The superior labrum demonstrates some minor intermediate signal granulation and likely result of remote delaminar degenerative injury without fluid signal tear or detachment. The anterior labrum to the equator is slightly frayed and mildly blunted and anterior inferior labrum ligamentous complex is matted and scarred within the subscapularis, capsular complex as described above. Three susceptibility artifact tracts within the anterior to inferior glenoid is demonstrated related to the previous labral tear.



IMPRESSION:

In prone position during MRI scanning the humeral head sits relatively partially subluxed posteriorly with respect the glenoid and there is moderate focal chondromalacia across the posterior articular surface glenoid as described above. There is moderate blunting and flattening of the posterior glenoid chondral labral sulcus likely on a chronic basis related to posterior glenohumeral stress.

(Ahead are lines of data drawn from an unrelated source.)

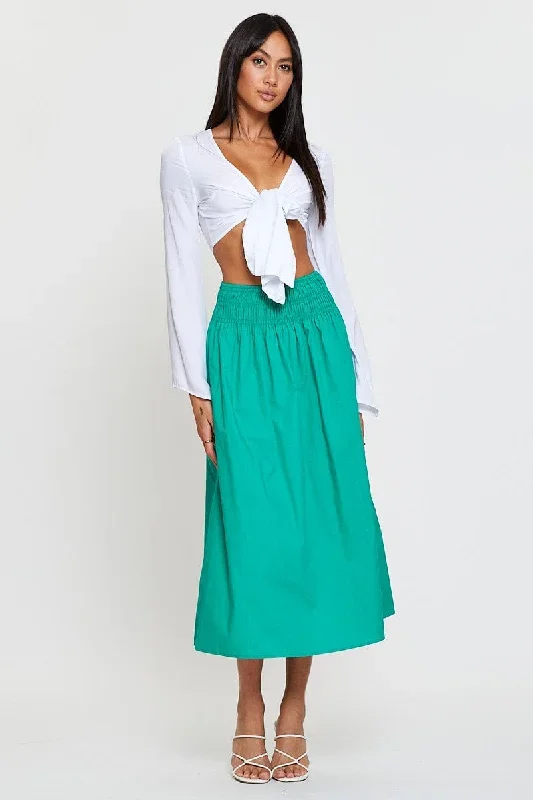 green-midi-skirt-high-rise-shirred-waist-sm11472x-52f4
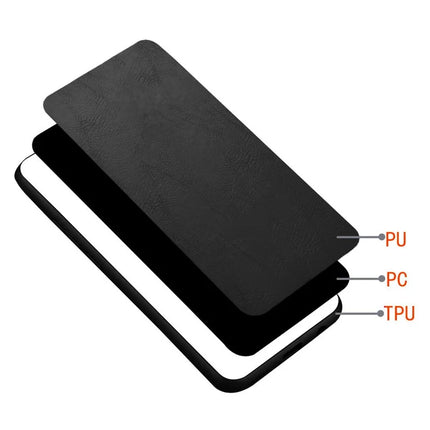 For iPhone 16 Plus Case Leather+TPU+PC Phone Cover Stitching Line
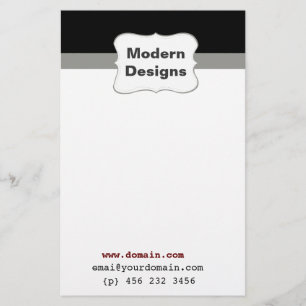 Plain Elegant Modern Designs Simple Shape Flyer
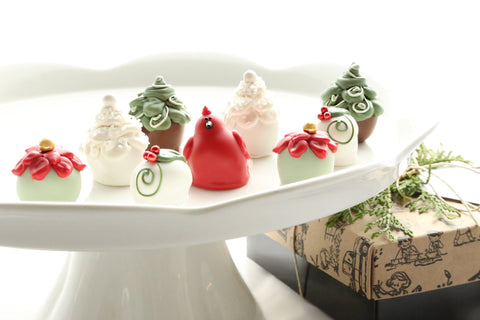 Chocolate Truffles ~ 9-Piece Gift ~ Christmas Garden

Correlate for previous surgical history of capsuloraphy, subscapularis tenodesis and Putti Platt procedure. There has been previous hardware, labral anchor repair. Scarred, thickened subscapularis tendon, capsule and glenohumeral labro ligamentous complex is matted to the anterior glenohumeral joint and closely approximated. No fluid signal or intermediate signal breakdown in this complex. There is minimal sliver of overmining anterior subcoracoid bursitis and there is a minor sliver of the far anterior subdeltoid bursitis.



Moderate chronic insertional supra and infraspinatus tendinopathy with minor far anterior tendonitis and slight adjacent capsulitis focally.



Remote and granulation healed superior labral tear versus mild degeneration without fluid signal tear or detachment.



Moderate intra-articular course biceps tendinopathy with slight tenosynovial thickening and inflammation surrounding this portion of the tendon.